More old tree stuff.
Before I posted the article on medlars and apparently became the source of all knowledge on that particular species, the article most Google-searchers seemed to be gravitating towards was the one on the Endicott Pear, America's oldest fruit tree. In that vein, and since I've already established that I'm counting chestnuts as fruit, I thought I'd point you folks to these nifty illustrations of ancient (350+ years old) Spanish Chestnut (Castanea sativa) trees growing in the estate of Croft Castle, near Leominster, U.K. They call Phytophthora a virus, rather than a fungus, but we'll forgive them. The artist is eighty, after all.
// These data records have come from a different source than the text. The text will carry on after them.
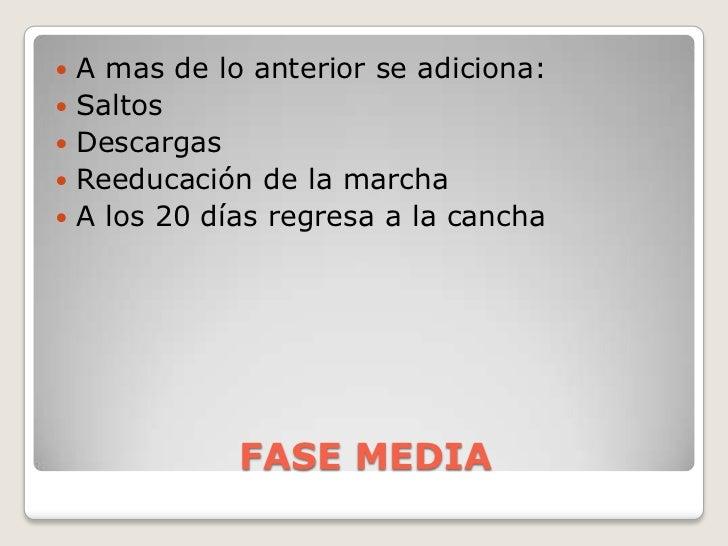 FASE MEDIA<br />A mas de lo anterior se adiciona:<br />Saltos<br />Descargas<br />Reeducación de la marcha<br />A los 20 d...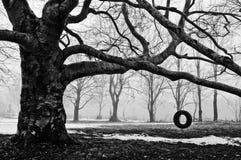 Oscilación del neumático Fotos de archivo libres de regalías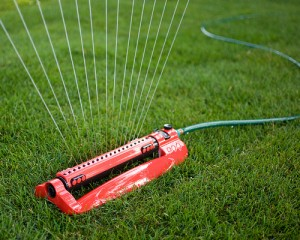 The Importance of Deep Watering for Lawns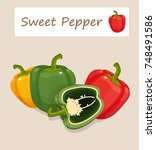 sweet pepper vector illustration | Shutterstock .eps vector #748491586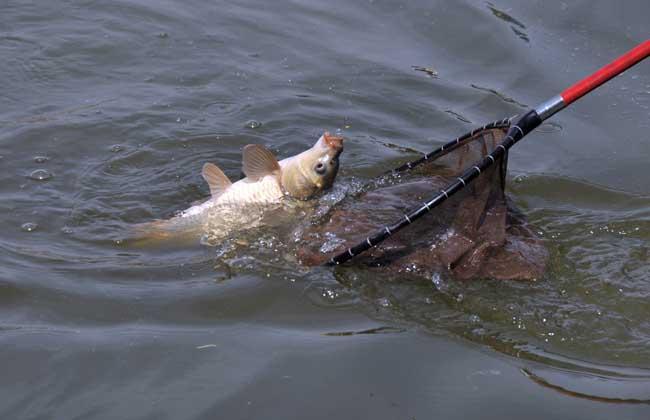 鲤鱼的繁殖技术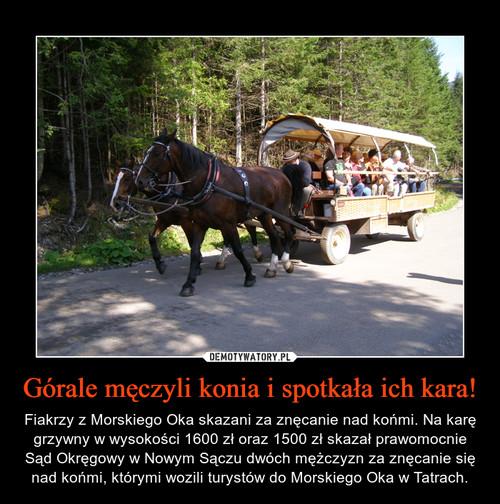 Górale męczyli konia i spotkała ich kara!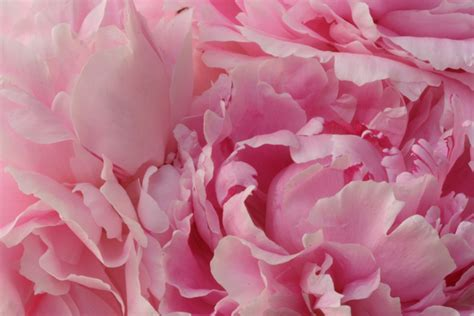pink peonies blog peony love two garden creativity for the soul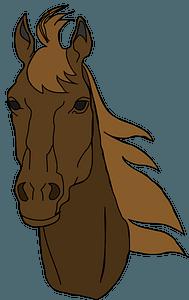 Brown horse head clipart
That page is part of a bigger ATF (Ancient Tree Forum) page, hosted by the U.K.'s Woodland Trust. Though very little of it has anything to do with fruit, there are a number of very old, very impressive trees on display there, and a lot of good information on the how's and why's of preserving them (the website is very much focused on the U.K., though there are links to organizations in other countries). It never fails to amaze me how a tree, something which has aboslutely no way to avoid anything in its environment, can still adjust and survive for hundreds of years, molded and changed by its experiences.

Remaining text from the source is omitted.